:: EXTRAIT DU DOCUMENT ::
····················

PAUL POIRET AU MAD
Cette année 2025 sera sans aucun doute une des plus riches en ce qui concerne les expositions dévouées au textile « dans tous ses états ». Elle a commencé avec la « brève histoire de fils à la Maison de l'Amérique latine » et finira, je pense, avec celle de Sheila Hicks sur le « le fil voyageur », après « le fil d’or », au quai Branly, en passant par celle de Worth au petit et Dolce&Gabbana, « du cœur à la main », au grand Palais, et Paul Poiret au MAD. C’est à ce dernier que nous consacrons cette note.
Je n’ai pas l’habitude de commencer mes notes avec des critiques mais, exceptionnellement, je ne peux pas ne dire à quel point j’ai été gêné par la scénographie de cette exposition, qui laisse les espaces « bruts de décoffrage » et accentue les ouvertures avec des bandes noires et blanches horizontales inspirées, sans aucun doute, par le voisinage de celles, verticales, du Palais Royal.

····················

:: ÉNONCÉ PROPOSÉ A ::
Résumez en deux phrases la note consacrée à l'exposition Paul Poiret au MAD.
La note et les lignes proviennent de sources distinctes.

:: ENTRÉES FOURNIES ::
····················

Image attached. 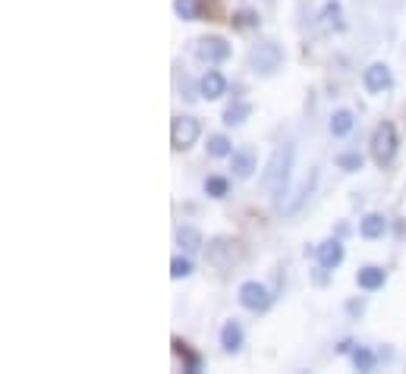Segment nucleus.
Wrapping results in <instances>:
<instances>
[{
  "mask_svg": "<svg viewBox=\"0 0 406 374\" xmlns=\"http://www.w3.org/2000/svg\"><path fill=\"white\" fill-rule=\"evenodd\" d=\"M199 91H202V98H208V101H218V98L227 91V79H224L218 69H208L199 82Z\"/></svg>",
  "mask_w": 406,
  "mask_h": 374,
  "instance_id": "1a4fd4ad",
  "label": "nucleus"
},
{
  "mask_svg": "<svg viewBox=\"0 0 406 374\" xmlns=\"http://www.w3.org/2000/svg\"><path fill=\"white\" fill-rule=\"evenodd\" d=\"M230 170H233L236 179H249L255 170V151L252 148H240L230 154Z\"/></svg>",
  "mask_w": 406,
  "mask_h": 374,
  "instance_id": "9d476101",
  "label": "nucleus"
},
{
  "mask_svg": "<svg viewBox=\"0 0 406 374\" xmlns=\"http://www.w3.org/2000/svg\"><path fill=\"white\" fill-rule=\"evenodd\" d=\"M208 154H211V157H227V154H233V148H230L227 136H211V139H208Z\"/></svg>",
  "mask_w": 406,
  "mask_h": 374,
  "instance_id": "aec40b11",
  "label": "nucleus"
},
{
  "mask_svg": "<svg viewBox=\"0 0 406 374\" xmlns=\"http://www.w3.org/2000/svg\"><path fill=\"white\" fill-rule=\"evenodd\" d=\"M356 283L362 286V290H369V293H372V290H381V286H385V271H381V267H362V271L356 274Z\"/></svg>",
  "mask_w": 406,
  "mask_h": 374,
  "instance_id": "2eb2a0df",
  "label": "nucleus"
},
{
  "mask_svg": "<svg viewBox=\"0 0 406 374\" xmlns=\"http://www.w3.org/2000/svg\"><path fill=\"white\" fill-rule=\"evenodd\" d=\"M394 154H397V130L391 123H381L372 136V157L385 167V163L394 161Z\"/></svg>",
  "mask_w": 406,
  "mask_h": 374,
  "instance_id": "7ed1b4c3",
  "label": "nucleus"
},
{
  "mask_svg": "<svg viewBox=\"0 0 406 374\" xmlns=\"http://www.w3.org/2000/svg\"><path fill=\"white\" fill-rule=\"evenodd\" d=\"M385 230H387V220L381 217V214H369V217H362V226H359V233H362L365 239L385 236Z\"/></svg>",
  "mask_w": 406,
  "mask_h": 374,
  "instance_id": "f3484780",
  "label": "nucleus"
},
{
  "mask_svg": "<svg viewBox=\"0 0 406 374\" xmlns=\"http://www.w3.org/2000/svg\"><path fill=\"white\" fill-rule=\"evenodd\" d=\"M195 57L202 63H224L230 57V44L218 35H208V38H199L195 41Z\"/></svg>",
  "mask_w": 406,
  "mask_h": 374,
  "instance_id": "423d86ee",
  "label": "nucleus"
},
{
  "mask_svg": "<svg viewBox=\"0 0 406 374\" xmlns=\"http://www.w3.org/2000/svg\"><path fill=\"white\" fill-rule=\"evenodd\" d=\"M173 346H177V353L179 355H183V359H186V371H199V359H195V355L193 353H189V349H186V343H179V340H173Z\"/></svg>",
  "mask_w": 406,
  "mask_h": 374,
  "instance_id": "a878e982",
  "label": "nucleus"
},
{
  "mask_svg": "<svg viewBox=\"0 0 406 374\" xmlns=\"http://www.w3.org/2000/svg\"><path fill=\"white\" fill-rule=\"evenodd\" d=\"M208 261L214 267H233L236 261H242V245L236 239H214L208 245Z\"/></svg>",
  "mask_w": 406,
  "mask_h": 374,
  "instance_id": "39448f33",
  "label": "nucleus"
},
{
  "mask_svg": "<svg viewBox=\"0 0 406 374\" xmlns=\"http://www.w3.org/2000/svg\"><path fill=\"white\" fill-rule=\"evenodd\" d=\"M205 192H208L211 198H224V195L230 192V183H227L224 177H208V179H205Z\"/></svg>",
  "mask_w": 406,
  "mask_h": 374,
  "instance_id": "4be33fe9",
  "label": "nucleus"
},
{
  "mask_svg": "<svg viewBox=\"0 0 406 374\" xmlns=\"http://www.w3.org/2000/svg\"><path fill=\"white\" fill-rule=\"evenodd\" d=\"M202 132V123L195 120V116H177L170 126V145L177 151H186L195 145V139H199Z\"/></svg>",
  "mask_w": 406,
  "mask_h": 374,
  "instance_id": "20e7f679",
  "label": "nucleus"
},
{
  "mask_svg": "<svg viewBox=\"0 0 406 374\" xmlns=\"http://www.w3.org/2000/svg\"><path fill=\"white\" fill-rule=\"evenodd\" d=\"M353 365H356L359 371H372L375 368V353L372 349H365V346H359L356 353H353Z\"/></svg>",
  "mask_w": 406,
  "mask_h": 374,
  "instance_id": "5701e85b",
  "label": "nucleus"
},
{
  "mask_svg": "<svg viewBox=\"0 0 406 374\" xmlns=\"http://www.w3.org/2000/svg\"><path fill=\"white\" fill-rule=\"evenodd\" d=\"M240 302H242V308H249V312H265V308L271 305V293L262 283L249 280V283L240 286Z\"/></svg>",
  "mask_w": 406,
  "mask_h": 374,
  "instance_id": "0eeeda50",
  "label": "nucleus"
},
{
  "mask_svg": "<svg viewBox=\"0 0 406 374\" xmlns=\"http://www.w3.org/2000/svg\"><path fill=\"white\" fill-rule=\"evenodd\" d=\"M249 63H252L255 73H262V75L277 73L281 63H283L281 44H274V41H258V44H252V51H249Z\"/></svg>",
  "mask_w": 406,
  "mask_h": 374,
  "instance_id": "f03ea898",
  "label": "nucleus"
},
{
  "mask_svg": "<svg viewBox=\"0 0 406 374\" xmlns=\"http://www.w3.org/2000/svg\"><path fill=\"white\" fill-rule=\"evenodd\" d=\"M362 82H365V91H372V95H381L385 89H391V69H387L385 63H372V66L365 69Z\"/></svg>",
  "mask_w": 406,
  "mask_h": 374,
  "instance_id": "6e6552de",
  "label": "nucleus"
},
{
  "mask_svg": "<svg viewBox=\"0 0 406 374\" xmlns=\"http://www.w3.org/2000/svg\"><path fill=\"white\" fill-rule=\"evenodd\" d=\"M170 274H173V277H189V274H193V261H189V258H183V255H177V258H173L170 261Z\"/></svg>",
  "mask_w": 406,
  "mask_h": 374,
  "instance_id": "b1692460",
  "label": "nucleus"
},
{
  "mask_svg": "<svg viewBox=\"0 0 406 374\" xmlns=\"http://www.w3.org/2000/svg\"><path fill=\"white\" fill-rule=\"evenodd\" d=\"M293 154H297V145L293 142H281L274 151H271L268 163H265V173H262V186L268 192H283L287 189L290 170H293Z\"/></svg>",
  "mask_w": 406,
  "mask_h": 374,
  "instance_id": "f257e3e1",
  "label": "nucleus"
},
{
  "mask_svg": "<svg viewBox=\"0 0 406 374\" xmlns=\"http://www.w3.org/2000/svg\"><path fill=\"white\" fill-rule=\"evenodd\" d=\"M353 123L356 120H353L350 110H334V116H330V136H337V139L346 136L353 130Z\"/></svg>",
  "mask_w": 406,
  "mask_h": 374,
  "instance_id": "a211bd4d",
  "label": "nucleus"
},
{
  "mask_svg": "<svg viewBox=\"0 0 406 374\" xmlns=\"http://www.w3.org/2000/svg\"><path fill=\"white\" fill-rule=\"evenodd\" d=\"M177 242H179V249H183L186 255H195L202 245H205V242H202V233L195 230V226H179V230H177Z\"/></svg>",
  "mask_w": 406,
  "mask_h": 374,
  "instance_id": "4468645a",
  "label": "nucleus"
},
{
  "mask_svg": "<svg viewBox=\"0 0 406 374\" xmlns=\"http://www.w3.org/2000/svg\"><path fill=\"white\" fill-rule=\"evenodd\" d=\"M220 346L227 349V353H240L242 349V327L236 321H227V324L220 327Z\"/></svg>",
  "mask_w": 406,
  "mask_h": 374,
  "instance_id": "ddd939ff",
  "label": "nucleus"
},
{
  "mask_svg": "<svg viewBox=\"0 0 406 374\" xmlns=\"http://www.w3.org/2000/svg\"><path fill=\"white\" fill-rule=\"evenodd\" d=\"M255 22H258L255 19V13H242L240 19H236V26H255Z\"/></svg>",
  "mask_w": 406,
  "mask_h": 374,
  "instance_id": "bb28decb",
  "label": "nucleus"
},
{
  "mask_svg": "<svg viewBox=\"0 0 406 374\" xmlns=\"http://www.w3.org/2000/svg\"><path fill=\"white\" fill-rule=\"evenodd\" d=\"M337 167H340V170H362V157H359V154H340L337 157Z\"/></svg>",
  "mask_w": 406,
  "mask_h": 374,
  "instance_id": "393cba45",
  "label": "nucleus"
},
{
  "mask_svg": "<svg viewBox=\"0 0 406 374\" xmlns=\"http://www.w3.org/2000/svg\"><path fill=\"white\" fill-rule=\"evenodd\" d=\"M315 258H318V265L330 271V267H337L340 261H344V245H340L337 239H328V242H321L315 249Z\"/></svg>",
  "mask_w": 406,
  "mask_h": 374,
  "instance_id": "9b49d317",
  "label": "nucleus"
},
{
  "mask_svg": "<svg viewBox=\"0 0 406 374\" xmlns=\"http://www.w3.org/2000/svg\"><path fill=\"white\" fill-rule=\"evenodd\" d=\"M321 26L328 28V32H340V28H344V10H340L337 0H330L328 7L321 10Z\"/></svg>",
  "mask_w": 406,
  "mask_h": 374,
  "instance_id": "dca6fc26",
  "label": "nucleus"
},
{
  "mask_svg": "<svg viewBox=\"0 0 406 374\" xmlns=\"http://www.w3.org/2000/svg\"><path fill=\"white\" fill-rule=\"evenodd\" d=\"M249 114H252V107H249V104H242V101H233L227 110H224V123H227V126H242Z\"/></svg>",
  "mask_w": 406,
  "mask_h": 374,
  "instance_id": "6ab92c4d",
  "label": "nucleus"
},
{
  "mask_svg": "<svg viewBox=\"0 0 406 374\" xmlns=\"http://www.w3.org/2000/svg\"><path fill=\"white\" fill-rule=\"evenodd\" d=\"M315 183H318V170H312L309 177L303 179V186H299V189H297V198H293V202H287V204H283V214H297L299 208H303V204H306V198H309L312 192H315Z\"/></svg>",
  "mask_w": 406,
  "mask_h": 374,
  "instance_id": "f8f14e48",
  "label": "nucleus"
},
{
  "mask_svg": "<svg viewBox=\"0 0 406 374\" xmlns=\"http://www.w3.org/2000/svg\"><path fill=\"white\" fill-rule=\"evenodd\" d=\"M173 10H177L179 19H199V3L195 0H173Z\"/></svg>",
  "mask_w": 406,
  "mask_h": 374,
  "instance_id": "412c9836",
  "label": "nucleus"
}]
</instances>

····················

:: ÉNONCÉ PROPOSÉ B ::
Relevez toutes les lignes qui contiennent la chaîne « instances ».

:: CORRIGÉ PROPOSÉ A ::
L'année 2025 s'annonce comme l'une des plus riches en expositions consacrées au textile, parmi lesquelles celle de Paul Poiret au MAD, à laquelle la note est dédiée. L'auteur y exprime sa gêne face à la scénographie, qui laisse les espaces « bruts de décoffrage » et souligne les ouvertures par des bandes noires et blanches horizontales.

:: CORRIGÉ PROPOSÉ B ::
Wrapping results in <instances>:
<instances>
</instances>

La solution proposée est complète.